Nuestras diversiones deben distinguirse por su sano am­biente social. Debemos dar la debida consideración al carácter de aquellos con quienes nos asociamos en los centros de diversión; y debemos guiarnos por un alto sentido de responsabilidad hacia nuestros padres, hacia nuestros amigos y hacia la Iglesia. Debemos saber que los placeres que disfrutamos deben ser los que llevan puesto el sello de la aprobación divina. Deben contar con el apoyo de nuestros padres y nuestros correligiona­rios, así como de los principios verdaderos que siempre deben gobernar nuestras relaciones unos con otros como miembros de la Iglesia. Deben evitarse las diversiones que en sí mismas y en el debido ambiente social podrían ser propias y sanas, a menos que los compañeros sean de carácter intachable, y los sitios sean de buena reputación y dichas diversiones estén sujetas a las debidas restric­ciones.
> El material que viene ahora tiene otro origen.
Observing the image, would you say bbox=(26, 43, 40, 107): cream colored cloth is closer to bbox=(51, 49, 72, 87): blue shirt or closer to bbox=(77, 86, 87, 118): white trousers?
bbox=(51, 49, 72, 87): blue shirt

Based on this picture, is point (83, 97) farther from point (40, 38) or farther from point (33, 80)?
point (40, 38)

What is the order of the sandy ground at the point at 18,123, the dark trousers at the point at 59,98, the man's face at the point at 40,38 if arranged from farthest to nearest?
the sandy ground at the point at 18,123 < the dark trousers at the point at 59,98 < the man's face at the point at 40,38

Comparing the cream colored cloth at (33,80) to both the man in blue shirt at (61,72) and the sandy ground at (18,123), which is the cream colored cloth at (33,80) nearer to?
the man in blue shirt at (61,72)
Nuestras diversiones tienen límites allende los cuales no podemos ir con seguridad. Debe tenerse cuidado del carácter de las mismas y reducir su frecuencia, a fin de evitar excesos. No deben ocupar todo, ni aun la mayor parte de nuestro tiempo; de hecho, deben hacerse figu­rar como incidentes en los deberes y obligaciones de la vida, y jamás convertirlos en la causa o elemento domi­nante de nuestras esperanzas y ambiciones. Son tantos los peligros que acechan en estas diversiones, y la atracción por ellos que se arraiga en las vidas de nuestros jóvenes, a veces al grado de posesionarse completamente de ellos, que debe vigilarse cuidadosamente a la juventud y ad­vertirle de las tentaciones y maldades que posiblemente puedan enredarlos para su destrucción (JI, junio de 1914, 49:380, 381).

La naturaleza correcta de la diversión

La naturaleza y variedad de nuestras diversiones in­fluyen tanto en el bienestar y carácter de nuestros jóve­nes, que se les debe vigilar con el mayor celo para la preservación de la moralidad y fuerza de la juventud de Sion.
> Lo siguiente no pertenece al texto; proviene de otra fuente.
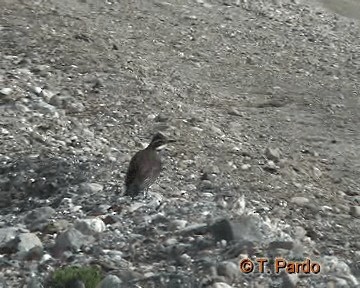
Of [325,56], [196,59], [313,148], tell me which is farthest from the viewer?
[325,56]

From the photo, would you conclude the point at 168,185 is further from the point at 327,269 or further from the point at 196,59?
the point at 196,59

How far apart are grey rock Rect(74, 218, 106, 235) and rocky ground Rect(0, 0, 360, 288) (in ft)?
0.07

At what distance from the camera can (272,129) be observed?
43.0 feet

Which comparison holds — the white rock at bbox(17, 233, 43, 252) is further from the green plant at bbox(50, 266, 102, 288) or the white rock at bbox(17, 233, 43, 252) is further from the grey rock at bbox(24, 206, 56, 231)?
the green plant at bbox(50, 266, 102, 288)

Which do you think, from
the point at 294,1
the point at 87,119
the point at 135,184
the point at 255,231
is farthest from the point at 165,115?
the point at 294,1

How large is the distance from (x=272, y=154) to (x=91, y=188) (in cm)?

En primer lugar, no deben ser en exceso, y debe disua­dirse a los jóvenes de entregarse por completo al espíritu y frivolidad de la alegría excesiva. No hay necesidad de decir a ningún Santo de los Últimos Días que dos o tres bailes a la semana para sus hijos es algo completamente fuera de la razón. Los bailes demasiado frecuentes no sólo perjudican la estabilidad de carácter sino son suma­mente nocivos a la buena salud, y siempre que sea posible deben introducirse otras diversiones en las vidas de nues­tros jóvenes, aparte del salón de baile.
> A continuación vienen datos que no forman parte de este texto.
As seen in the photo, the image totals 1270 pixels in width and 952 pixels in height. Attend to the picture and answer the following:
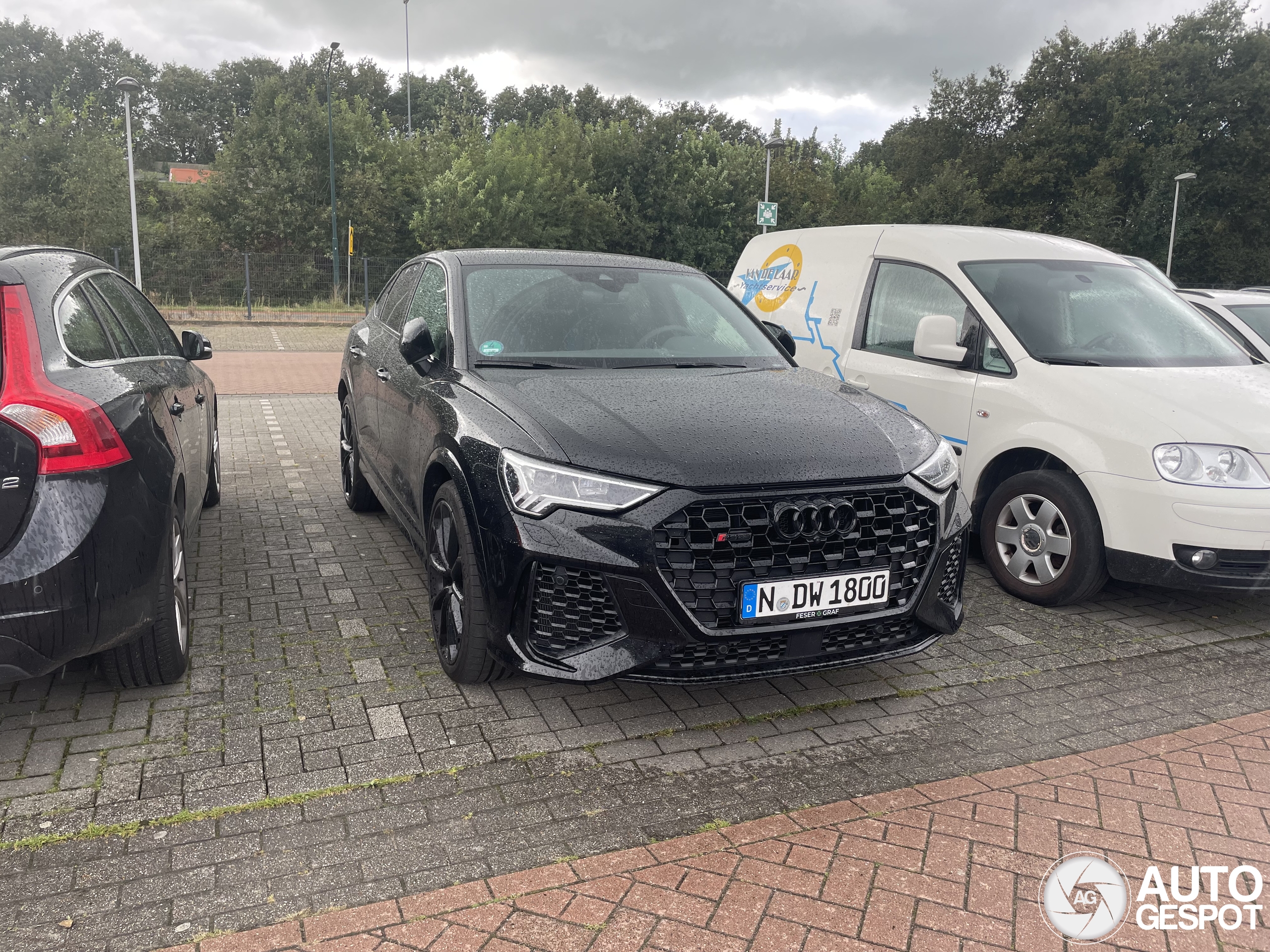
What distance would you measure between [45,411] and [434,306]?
2072 mm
Se les debe enseñar a que estimen cada vez más las di­versiones de naturaleza social e intelectual. Las fiestas ca­seras, conciertos que desarrollan el talento de la juventud y diversiones públicas en las cuales se reúnen tanto los jóvenes como los de edad mayor son preferibles al exceso de bailes.

En segundo lugar, nuestras diversiones deben concor­dar con nuestro espíritu de fraternidad y devoción reli­giosa. En demasiados casos no se oye en el salón de baile nuestras súplicas pidiendo protección divina. En tanto que sea posible, nuestros bailes deben efectuarse bajo la su­pervisión de alguna organización de la Iglesia, y debemos tener cuidado escrupuloso de iniciar el baile con una ora­ción. . . El asunto de las diversiones es de importan­cia para el bienestar de los miembros de la Iglesia, que las autoridades presidentes de cada barrio deben darle su más cuidadosa atención y consideración.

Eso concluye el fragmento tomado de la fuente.